I just spent a week going back and forth with a freelance writer who wanted to see his piece published in this newsletter. TO be honest, the piece had great potential. I needed some changes in it, and he quickly accommodated. The message had purpose.
I hadn’t had red flags before then, but while he did a rewrite, I did a deep dive into him to see if he might be in any way affiliated with AI or a con artist from a third world country. I get a ton of both.
I had hope for this piece, but my gut told me to look harder after I studied his resume…then his email.

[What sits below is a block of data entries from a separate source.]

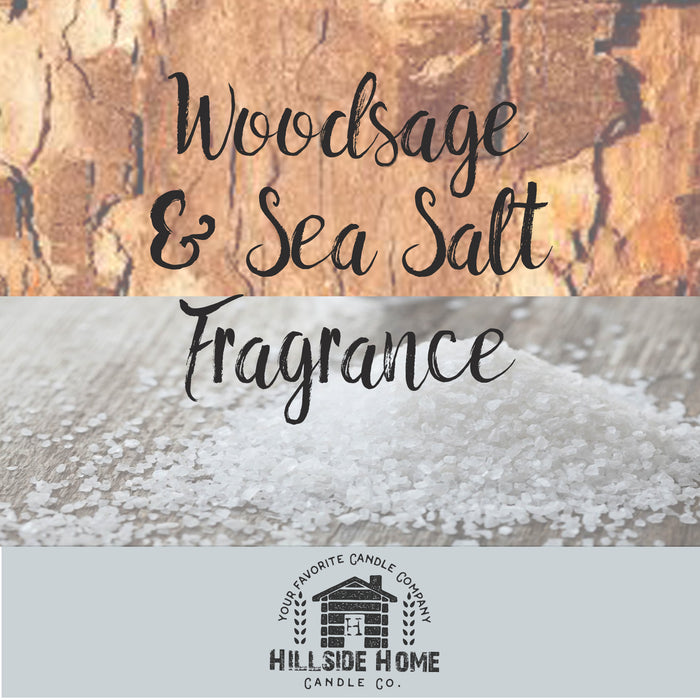 woodsage & Sea Salt  Fragrance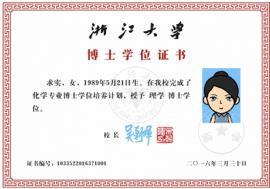 china_degree_7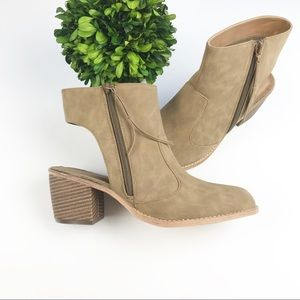 Michael Antonio Cut Out Natural Moon Booties 9
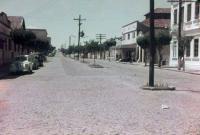 Guaíba Av 7 de Setembro(acervo SD Pontes) déc1960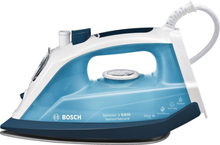 Bosch Tda1024210 Strykejern - Hvit
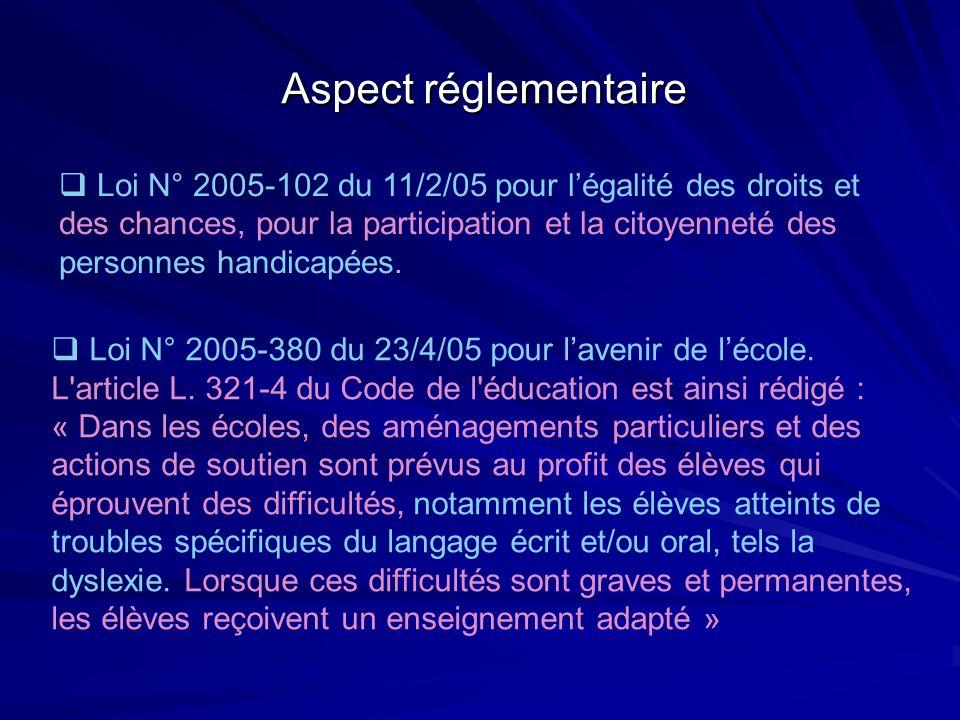 Aspect réglementaire Loi N° 2005-102 du 11/2/05 pour légalité des droits et des chances, pour la participation et la citoyenneté des personnes handica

Three different emails with all of them Gmail, and two of them with names I could not read much less pronounce. Every single link in his bio led to places I’d never heard of before except one, LinkedIn. Then I looked at where he claimed to be from, and it ranged from West Virginia to California to UK to Asia. His resume was posted with a company that blatantly promoted itself as AI-friendly. He had no presence on Facebook, Instagram, TikTok, Threads, etc.
When I questioned him in very clear language about his lack of clear identity, he said he had different emails because his was hacked a while back, and that he used a friend’s PayPal address instead of his own. Sitting alone in my study, I literally laughed. This was not the first time I’d been told this very thing.

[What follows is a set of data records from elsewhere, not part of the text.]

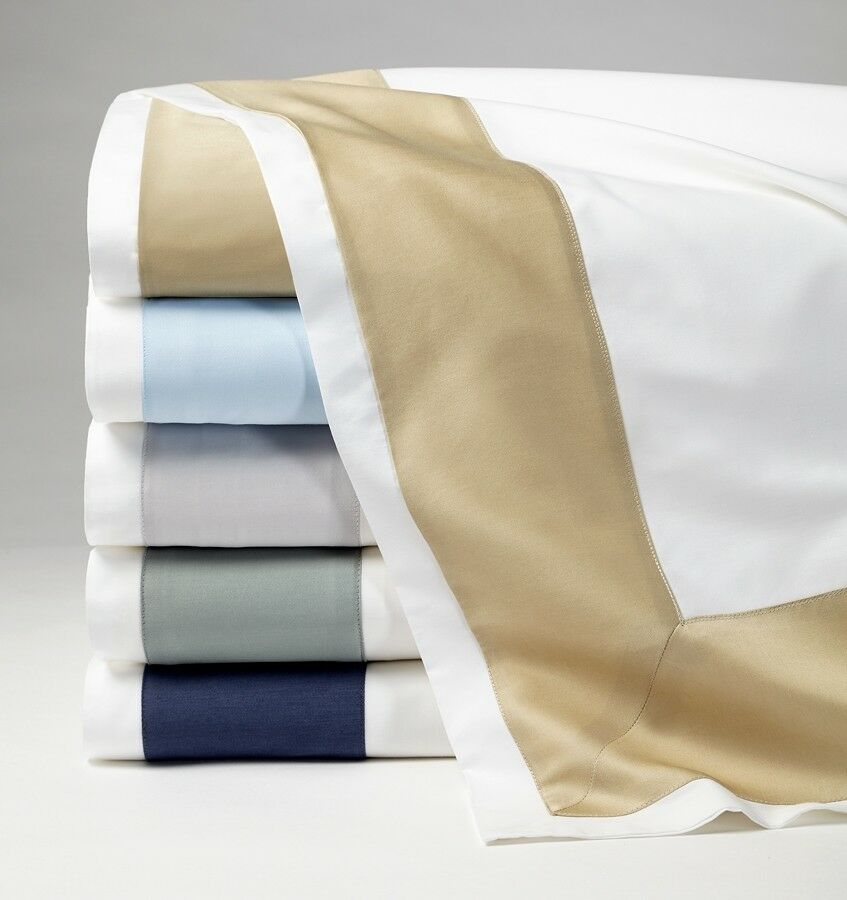 SFERRA ITALIAN CASIDA COTTON PERCALE FLAT SHEET WITH SATEEN APPLIQUE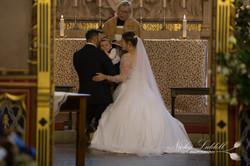 Sarah & Brian Ceremony-227
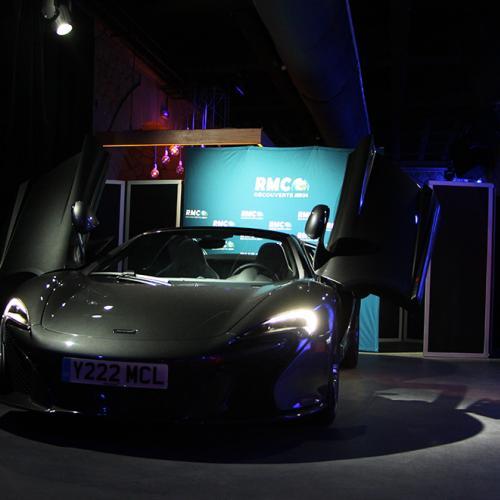 Top Gear France conférence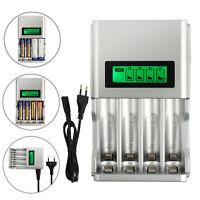Universal 4 Akku Ladegerät Charger Batterie Aufladegerät AA AAA Schnelladegerät.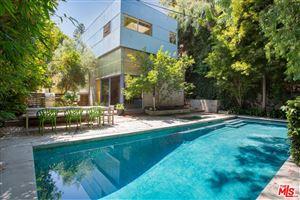 Photo of 653 RAYMOND Avenue, Santa Monica, CA 90405 (MLS # 17253796)
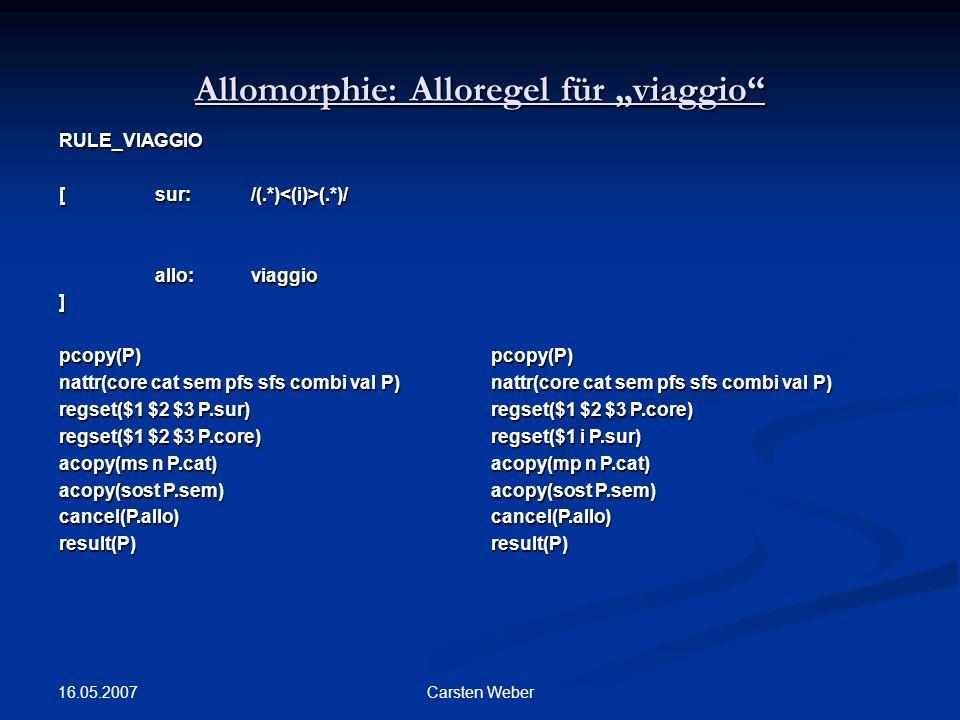 """Allomorphie: Alloregel für """"viaggio"""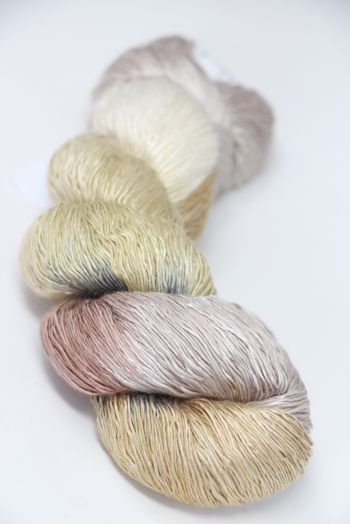Artyarns Ensemble Light| 1030 Klimt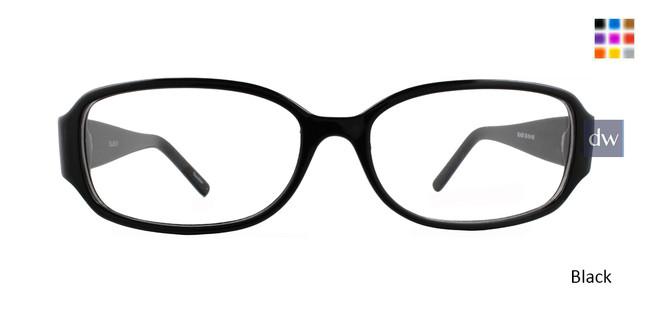 Black Limited Edition Ellie Eyeglasses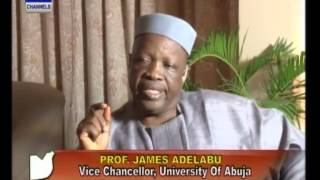 UNIABUJA VC Clears Air On Non-Accreditation Of Courses pt 3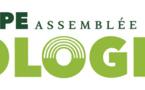 """""""Ondes électromagnétiques et protection des risques : l'ahurissante volte-face du gouvernement"""" - Communiqué du Groupe Ecologiste de l'Assemblée Nationale - 31/01/2013"""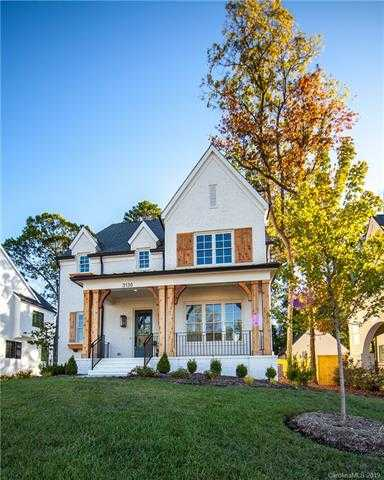 $1,225,000 - 4Br/4Ba -  for Sale in Midwood, Charlotte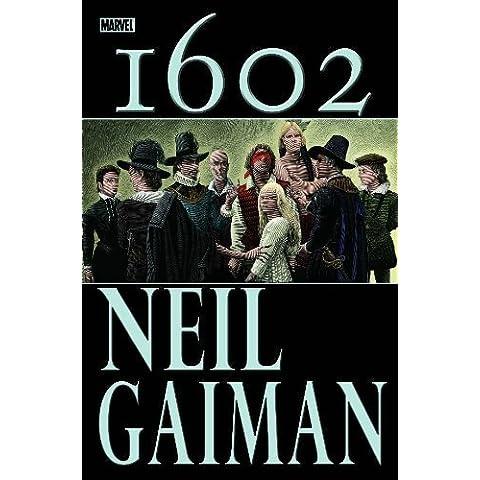 Marvel 1602 HC Gaiman Cover (Oversized) by Neil Gaiman (2007-03-07)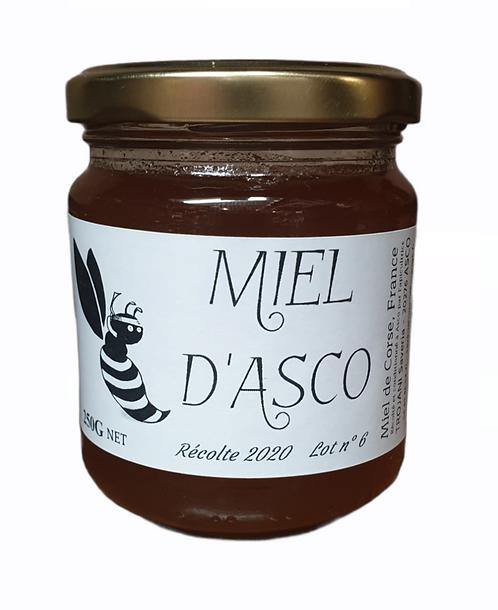 Miel d'Asco 250G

But it wasn’t funny. The piece wasn’t bad at all, and I scrutinize submissions. In this case, the writer didn’t feel legitimate to me. He gave up easily when I told him why, too. In essence, his reply was “my bad.”
I cannot express this enough. Write well. Pitch well. But also have a definitive online presence. I’d rather pay $100 to someone who writes a column for a small town newspaper for $50 a pop than someone in Asia using AI pretending to be American, no matter how well they write.